MorFiC : corriger la mauvaise calibration des valeurs pour le transfert zéro-shot chez les quadrupèdes
Une nouvelle version de l'article MorFiC vient d'être publiée sur arXiv (2603.14554), présentant une méthode d'apprentissage par renforcement qui transfère une politique de marche quadrupède vers des robots de morphologie différente sans réentraînement, un transfert dit zero-shot. Entraînée sur un seul robot source en simulation avec randomisation morphologique, elle atteint ce transfert vers sept robots au total, dont les Unitree Go1 et Go2 déployés sans fine-tuning, et affiche sur AlienGo une vitesse de 1,98 m/s contre moins de 0,65 m/s pour les références PPO à conditionnement additif. L'entraînement complet prend deux heures sur un seul robot, contre des dizaines voire des centaines d'heures pour les méthodes de référence entraînées sur plusieurs corps simultanément. Trois métriques de diagnostic du critique (variance expliquée, taux d'inversion du signe de l'avantage, cosinus du gradient de politique) confirment le rôle déterminant du conditionnement proposé dans la direction des mises à jour de politique.
L'enjeu dépasse la performance brute : dans l'apprentissage acteur-critique classique, une fonction de valeur partagée entre morphologies tend à moyenner des cibles incompatibles, ce qui fausse les avantages calculés et dégrade la politique transférée vers un nouveau robot. MorFiC corrige ce biais par un conditionnement multiplicatif du critique sur un latent de morphologie, là où les méthodes existantes utilisent un conditionnement additif. Pour l'industrie robotique, cela ouvre la voie à des politiques de marche déployables sur des flottes hétérogènes sans entraînement massif multi-corps ni architectures généralistes coûteuses, et contredit l'idée reçue selon laquelle seule l'échelle, plus de robots, plus de données, permet la généralisation entre morphologies.

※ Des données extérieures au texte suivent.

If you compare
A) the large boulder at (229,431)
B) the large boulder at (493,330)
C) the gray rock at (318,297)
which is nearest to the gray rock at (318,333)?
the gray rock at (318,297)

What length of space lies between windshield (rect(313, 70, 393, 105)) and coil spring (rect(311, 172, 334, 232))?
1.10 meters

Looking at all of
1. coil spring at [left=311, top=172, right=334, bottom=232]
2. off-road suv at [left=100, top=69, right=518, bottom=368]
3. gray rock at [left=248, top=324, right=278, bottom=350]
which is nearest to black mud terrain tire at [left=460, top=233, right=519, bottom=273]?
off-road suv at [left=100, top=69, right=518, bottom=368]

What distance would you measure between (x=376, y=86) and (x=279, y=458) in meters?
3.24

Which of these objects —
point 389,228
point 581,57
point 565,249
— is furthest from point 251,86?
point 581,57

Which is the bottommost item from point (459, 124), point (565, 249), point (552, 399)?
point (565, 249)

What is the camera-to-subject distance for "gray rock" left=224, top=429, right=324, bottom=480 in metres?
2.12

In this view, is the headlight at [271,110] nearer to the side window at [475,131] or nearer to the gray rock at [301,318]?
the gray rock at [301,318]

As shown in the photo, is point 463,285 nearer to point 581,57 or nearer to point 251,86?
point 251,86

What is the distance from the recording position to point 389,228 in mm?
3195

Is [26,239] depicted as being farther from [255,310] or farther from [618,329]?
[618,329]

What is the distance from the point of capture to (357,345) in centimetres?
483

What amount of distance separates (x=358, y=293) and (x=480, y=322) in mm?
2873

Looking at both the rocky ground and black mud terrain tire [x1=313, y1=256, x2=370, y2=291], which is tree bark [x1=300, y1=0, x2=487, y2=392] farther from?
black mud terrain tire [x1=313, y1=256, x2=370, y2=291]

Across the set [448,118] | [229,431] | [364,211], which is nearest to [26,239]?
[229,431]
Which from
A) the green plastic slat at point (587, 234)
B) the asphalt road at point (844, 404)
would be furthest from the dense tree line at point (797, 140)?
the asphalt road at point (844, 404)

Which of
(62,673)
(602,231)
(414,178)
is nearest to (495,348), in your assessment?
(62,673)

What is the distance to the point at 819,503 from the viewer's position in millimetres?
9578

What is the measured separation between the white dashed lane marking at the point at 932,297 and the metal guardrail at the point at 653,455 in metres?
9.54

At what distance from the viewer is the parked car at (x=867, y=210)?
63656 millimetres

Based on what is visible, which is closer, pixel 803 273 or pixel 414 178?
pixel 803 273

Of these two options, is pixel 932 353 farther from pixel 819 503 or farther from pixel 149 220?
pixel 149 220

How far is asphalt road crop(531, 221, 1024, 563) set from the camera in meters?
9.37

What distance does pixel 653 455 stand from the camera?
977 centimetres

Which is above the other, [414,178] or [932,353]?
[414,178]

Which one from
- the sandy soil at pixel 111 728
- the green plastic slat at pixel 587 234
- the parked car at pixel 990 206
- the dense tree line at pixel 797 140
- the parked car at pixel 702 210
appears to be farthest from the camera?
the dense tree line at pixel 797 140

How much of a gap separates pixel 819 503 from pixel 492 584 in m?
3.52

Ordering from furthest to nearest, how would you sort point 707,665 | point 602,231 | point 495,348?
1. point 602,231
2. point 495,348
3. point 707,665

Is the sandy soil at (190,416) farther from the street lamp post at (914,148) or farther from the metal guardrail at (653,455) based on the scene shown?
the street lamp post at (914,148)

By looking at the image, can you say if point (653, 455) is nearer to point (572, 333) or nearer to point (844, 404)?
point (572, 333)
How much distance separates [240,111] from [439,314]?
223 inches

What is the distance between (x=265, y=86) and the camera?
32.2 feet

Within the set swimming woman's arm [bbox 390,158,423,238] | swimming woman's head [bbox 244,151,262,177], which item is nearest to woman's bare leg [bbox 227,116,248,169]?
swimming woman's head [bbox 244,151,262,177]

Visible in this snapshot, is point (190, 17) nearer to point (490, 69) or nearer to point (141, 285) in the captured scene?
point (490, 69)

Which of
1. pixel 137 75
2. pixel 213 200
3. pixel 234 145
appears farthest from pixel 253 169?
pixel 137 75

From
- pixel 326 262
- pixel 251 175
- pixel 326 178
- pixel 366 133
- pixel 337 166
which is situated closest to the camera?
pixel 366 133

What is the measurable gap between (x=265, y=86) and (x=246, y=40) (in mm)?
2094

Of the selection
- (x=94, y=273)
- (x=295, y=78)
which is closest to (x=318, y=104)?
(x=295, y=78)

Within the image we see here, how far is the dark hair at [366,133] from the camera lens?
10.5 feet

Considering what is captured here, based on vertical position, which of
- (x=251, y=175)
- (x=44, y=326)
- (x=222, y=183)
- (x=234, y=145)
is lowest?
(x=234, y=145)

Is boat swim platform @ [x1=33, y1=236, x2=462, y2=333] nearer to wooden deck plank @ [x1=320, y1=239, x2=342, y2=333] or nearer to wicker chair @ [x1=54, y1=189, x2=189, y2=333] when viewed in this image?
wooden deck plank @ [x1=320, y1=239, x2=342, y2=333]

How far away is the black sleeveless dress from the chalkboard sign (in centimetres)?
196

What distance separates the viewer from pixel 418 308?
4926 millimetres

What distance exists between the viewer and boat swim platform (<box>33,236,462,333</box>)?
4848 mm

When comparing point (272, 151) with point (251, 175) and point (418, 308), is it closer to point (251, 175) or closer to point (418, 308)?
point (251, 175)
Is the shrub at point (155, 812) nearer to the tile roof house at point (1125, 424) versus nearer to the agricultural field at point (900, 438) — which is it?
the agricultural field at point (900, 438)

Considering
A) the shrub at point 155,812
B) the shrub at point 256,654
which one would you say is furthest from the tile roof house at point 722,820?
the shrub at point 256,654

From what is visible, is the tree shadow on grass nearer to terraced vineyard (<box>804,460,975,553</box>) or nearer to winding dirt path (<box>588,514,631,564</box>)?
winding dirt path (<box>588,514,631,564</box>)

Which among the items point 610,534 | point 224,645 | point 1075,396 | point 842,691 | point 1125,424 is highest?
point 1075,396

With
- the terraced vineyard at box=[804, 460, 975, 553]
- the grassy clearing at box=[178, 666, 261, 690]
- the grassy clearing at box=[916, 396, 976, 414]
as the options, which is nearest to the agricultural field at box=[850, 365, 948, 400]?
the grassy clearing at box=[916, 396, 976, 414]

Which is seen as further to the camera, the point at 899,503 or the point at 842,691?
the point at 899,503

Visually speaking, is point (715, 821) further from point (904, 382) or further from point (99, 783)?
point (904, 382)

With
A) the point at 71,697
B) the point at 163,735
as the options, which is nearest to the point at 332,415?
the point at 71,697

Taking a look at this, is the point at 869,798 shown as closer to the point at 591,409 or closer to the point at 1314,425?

Les approches précédentes reposaient soit sur un entraînement à grande échelle multipliant les corps réels ou générés, soit sur de larges architectures transférables mais gourmandes en calcul et en stockage, deux familles que l'étude prend comme références directes de comparaison. La démonstration reste de nature académique, limitée à sept robots dont les références commerciales Unitree Go1, Go2 et AlienGo, sans partenaire industriel ni calendrier de déploiement réel mentionnés dans l'article. La réduction du temps d'entraînement à deux heures avec un seul robot source suggère toutefois une piste pour rendre ce type de généralisation inter-robots accessible à des équipes sans accès à de grandes fermes de simulation multi-embodiment.